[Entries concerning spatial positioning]
>> start

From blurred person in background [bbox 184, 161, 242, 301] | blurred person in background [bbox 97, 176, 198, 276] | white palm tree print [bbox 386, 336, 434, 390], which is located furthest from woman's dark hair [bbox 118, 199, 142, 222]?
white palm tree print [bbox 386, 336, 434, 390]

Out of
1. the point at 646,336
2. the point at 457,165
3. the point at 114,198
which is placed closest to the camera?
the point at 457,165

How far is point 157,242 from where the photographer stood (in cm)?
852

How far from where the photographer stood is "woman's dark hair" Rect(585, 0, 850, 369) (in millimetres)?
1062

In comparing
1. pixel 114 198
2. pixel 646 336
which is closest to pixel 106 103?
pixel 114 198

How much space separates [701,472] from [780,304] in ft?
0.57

>> end
>> start

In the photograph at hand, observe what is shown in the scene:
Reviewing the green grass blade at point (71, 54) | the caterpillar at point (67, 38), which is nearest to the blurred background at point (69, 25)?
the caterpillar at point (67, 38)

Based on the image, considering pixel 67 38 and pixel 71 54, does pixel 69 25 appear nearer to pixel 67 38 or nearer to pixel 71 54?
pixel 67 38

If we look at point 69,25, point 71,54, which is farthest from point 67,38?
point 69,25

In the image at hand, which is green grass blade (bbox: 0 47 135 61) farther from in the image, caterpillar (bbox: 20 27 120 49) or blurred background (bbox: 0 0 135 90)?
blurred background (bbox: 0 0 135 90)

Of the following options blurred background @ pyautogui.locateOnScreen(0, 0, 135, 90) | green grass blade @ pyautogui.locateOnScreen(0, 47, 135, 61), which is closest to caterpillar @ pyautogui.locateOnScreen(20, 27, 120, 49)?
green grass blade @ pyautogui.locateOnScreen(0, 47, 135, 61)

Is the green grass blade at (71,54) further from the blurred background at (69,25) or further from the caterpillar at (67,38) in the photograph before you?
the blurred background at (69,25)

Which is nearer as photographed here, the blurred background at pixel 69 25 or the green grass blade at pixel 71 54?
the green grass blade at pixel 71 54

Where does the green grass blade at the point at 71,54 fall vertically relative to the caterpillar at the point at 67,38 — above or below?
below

>> end

Exercise details » From the items above, copy out each line in which the word "photographer" appears.

The reply »
How far is point 157,242 from where the photographer stood (in cm)?
How far from where the photographer stood is "woman's dark hair" Rect(585, 0, 850, 369) (in millimetres)?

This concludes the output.